The response: “Oh — er — just a moment — let me see. Okay, we have to go check something.” And off they went to fix things. Turned out they had been doing it wrong for a couple of years by then, and as a result, a good deal of extra money had been paid out. (At least we could say it went to actors who surely needed every penny of it.) Quietly, their formulas were adjusted and nothing further was said. You heard it here first! Faker, 1; Experts, 0!

Being curious about how things work is good. Noticing stuff is good too. I was walking once in the woods with my son and saw that he had an amazing knack for spotting animals, birds and mushrooms and so on. They were camouflaged and hard for me to see in the dappled light. “You are so good at spotting things. How do you do that?” His answer: “I trained myself to notice.” So train yourself to notice and you will be rewarded — at work and at play. If you take the complacent view that you are the expert, you will lose the drive to improve and the knack of noticing.

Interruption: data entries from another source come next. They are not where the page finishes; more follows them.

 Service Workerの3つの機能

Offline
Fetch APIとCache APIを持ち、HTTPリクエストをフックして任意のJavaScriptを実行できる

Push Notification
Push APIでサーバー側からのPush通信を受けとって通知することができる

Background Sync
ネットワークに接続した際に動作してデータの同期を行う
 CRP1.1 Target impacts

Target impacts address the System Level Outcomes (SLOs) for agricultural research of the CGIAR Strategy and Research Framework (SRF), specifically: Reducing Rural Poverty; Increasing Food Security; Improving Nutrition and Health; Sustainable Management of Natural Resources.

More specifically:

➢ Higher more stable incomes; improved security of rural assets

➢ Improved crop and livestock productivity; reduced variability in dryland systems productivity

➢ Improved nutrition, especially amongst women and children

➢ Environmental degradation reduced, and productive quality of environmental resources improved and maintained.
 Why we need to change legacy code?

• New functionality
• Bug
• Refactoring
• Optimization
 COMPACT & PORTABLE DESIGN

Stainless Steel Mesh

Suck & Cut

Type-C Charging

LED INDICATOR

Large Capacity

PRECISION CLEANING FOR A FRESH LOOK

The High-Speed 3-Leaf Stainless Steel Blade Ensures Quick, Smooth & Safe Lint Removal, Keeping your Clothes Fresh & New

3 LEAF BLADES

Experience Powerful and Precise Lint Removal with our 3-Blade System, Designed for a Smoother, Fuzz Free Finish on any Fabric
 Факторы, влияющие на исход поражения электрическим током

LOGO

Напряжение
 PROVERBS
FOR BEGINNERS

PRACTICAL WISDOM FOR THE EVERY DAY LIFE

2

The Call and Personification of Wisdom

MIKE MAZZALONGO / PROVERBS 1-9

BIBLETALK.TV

Still concerned that you’re faking it? Ask yourself: Am I getting results? Am I making things happen? Am I advancing the ball? If so, then it sounds as if your abilities are real. But could there be another way to achieve your good outcomes? Almost certainly. Thinking that you are faking it implies that you think there is only one right way — but that is rarely the case. So work with your fakery. Be proud of it. You have very probably found the new right way.